In it, you'll see about fifty works dealing with racial, gender, and class-based inequities made worse by the Great Depression. This, all through the eyes of women.

The unique view highlights a time when the role of women in our society was shifting and labor outside of the home was fulfilled more and more by women. WMAR-2 News walked through the exhibit with Curator Virginia Anderson who gave us insight into the works and the women who created them.

"The prints in this exhibition reflect the reality of everyday life for these women. They were working in all of these industries, and they were working artists. So, it's also a kind of recognition of their own professional status as artists," she said.

Anderson went on to say that their research for the exhibit showed that these women artists made about $3 per day, but the men made about $5, reflecting a disparity we still see today.

The museum put a timeline in each section to help draw the comparisons.

"We end each timeline moment with a contemporary event. So, like even thinking about the writer's strike that affected Hollywood this past year as a current example of striking and union work," said Anderson.

She told WMAR-2 News that the WPA project was a special opportunity to create and exhibit their work because of the many barriers to entry into the art world at the time for women.

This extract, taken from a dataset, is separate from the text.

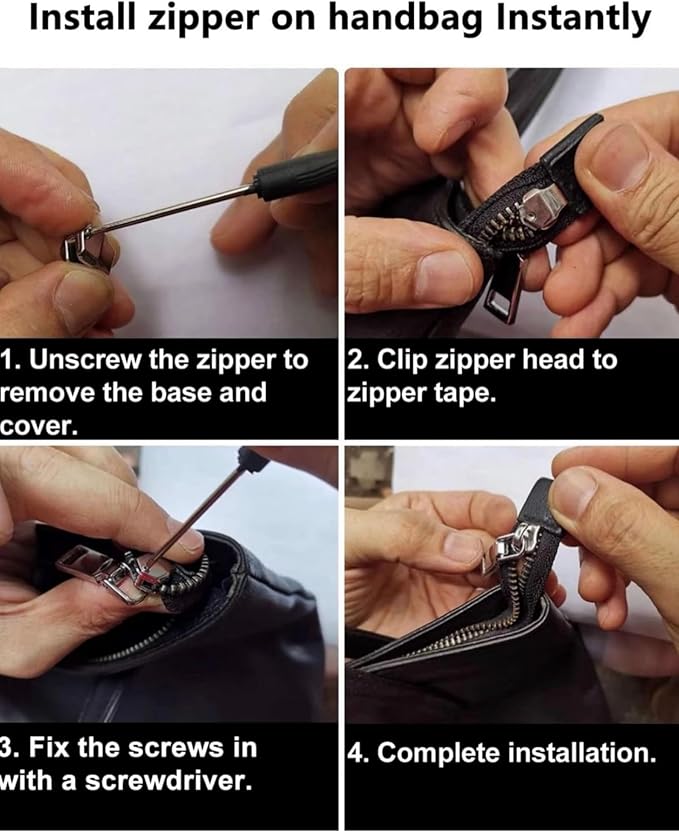 Install zipper on handbag Instantly

1. Unscrew the zipper to remove the base and cover.

2. Clip zipper head to zipper tape.

3. Fix the screws in with a screwdriver.

4. Complete installation.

"This was a time in which women were still having trouble getting admissions into art school, getting the financial support they needed. Galleries still wouldn't display works by women artists because they might not be able to sell them to collectors who were more skeptical," Anderson said.

The exhibit shows women artists from many walks of life and a variety of artistic skills.

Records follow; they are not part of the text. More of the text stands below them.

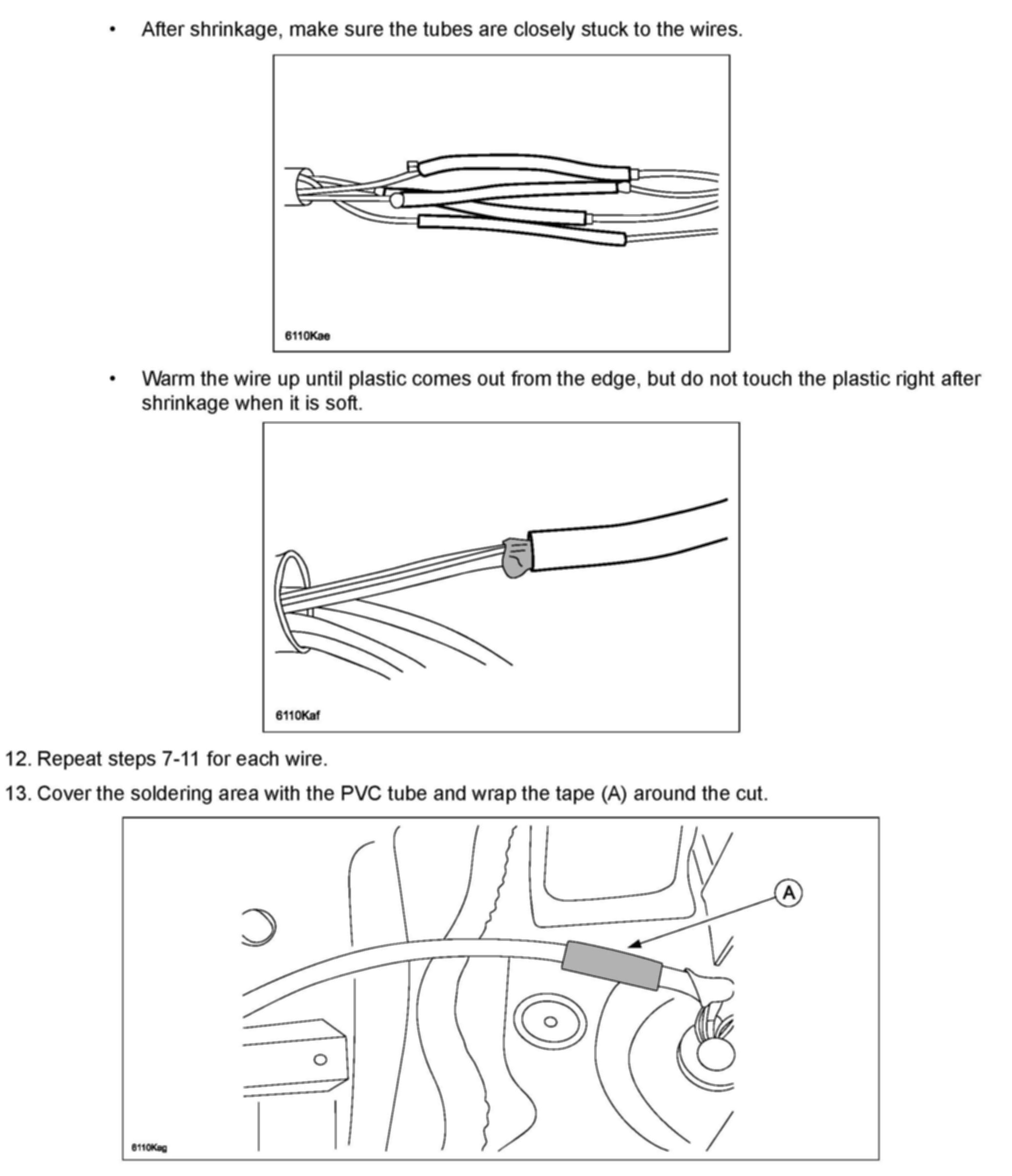 • After shrinkage, make sure the tubes are closely stuck to the wires.

6110Kae

• Warm the wire up until plastic comes out from the edge, but do not touch the plastic right after shrinkage when it is soft.

6110Kaf

12. Repeat steps 7-11 for each wire.

13. Cover the soldering area with the PVC tube and wrap the tape (A) around the cut.

A

6110Kag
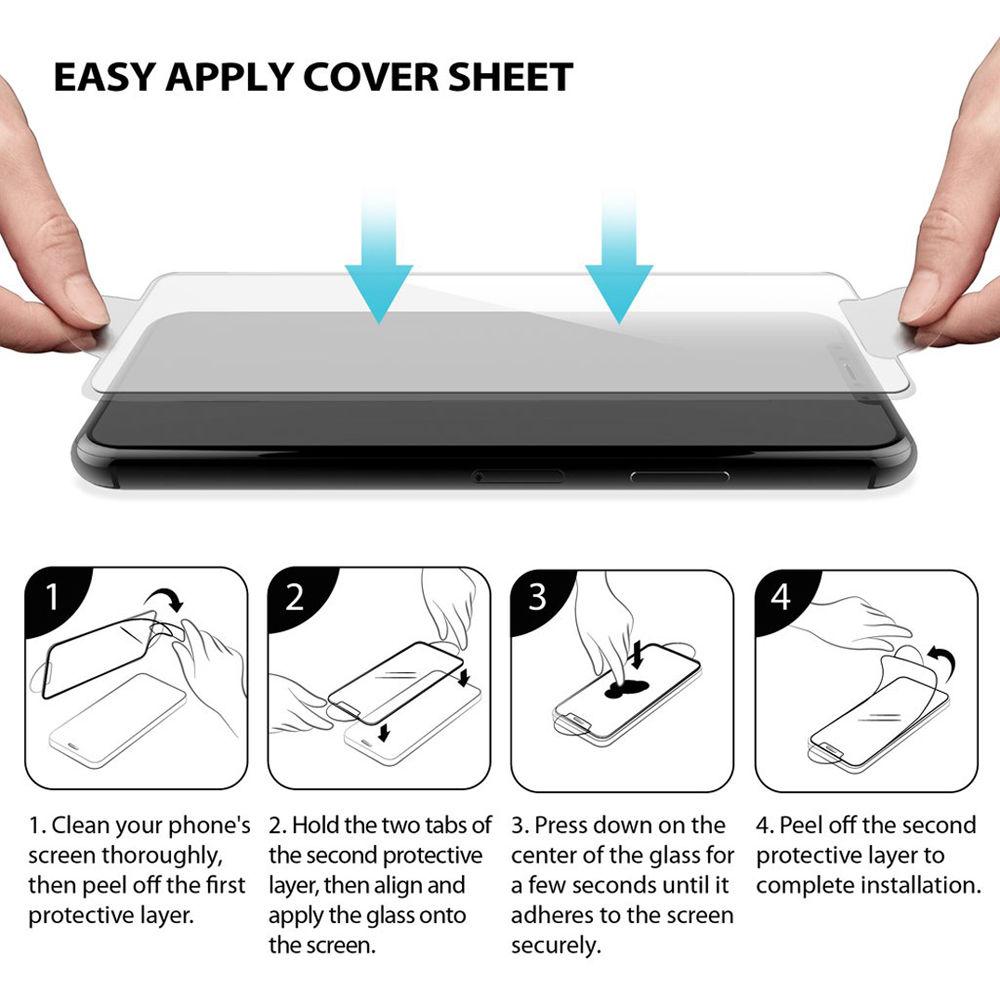 EASY APPLY COVER SHEET

1

2

3

4

1. Clean your phone's screen thoroughly, then peel off the first protective layer.

2. Hold the two tabs of the second protective layer, then align and apply the glass onto the screen.

3. Press down on the center of the glass for a few seconds until it adheres to the screen securely.

4. Peel off the second protective layer to complete installation.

"We really wanted to show the breadth and depth and technical skill of the amazing works that they were producing during this time," said

The prints are a select group pulled from the BMA's collection of more than one thousand prints entrusted to the museum by the federal administration back in 1943. The Work Projects Administration Federal Art Project provided jobs from 1935 to 1942 to millions of workers affected by the Depression. And you can find all types of works across the US today.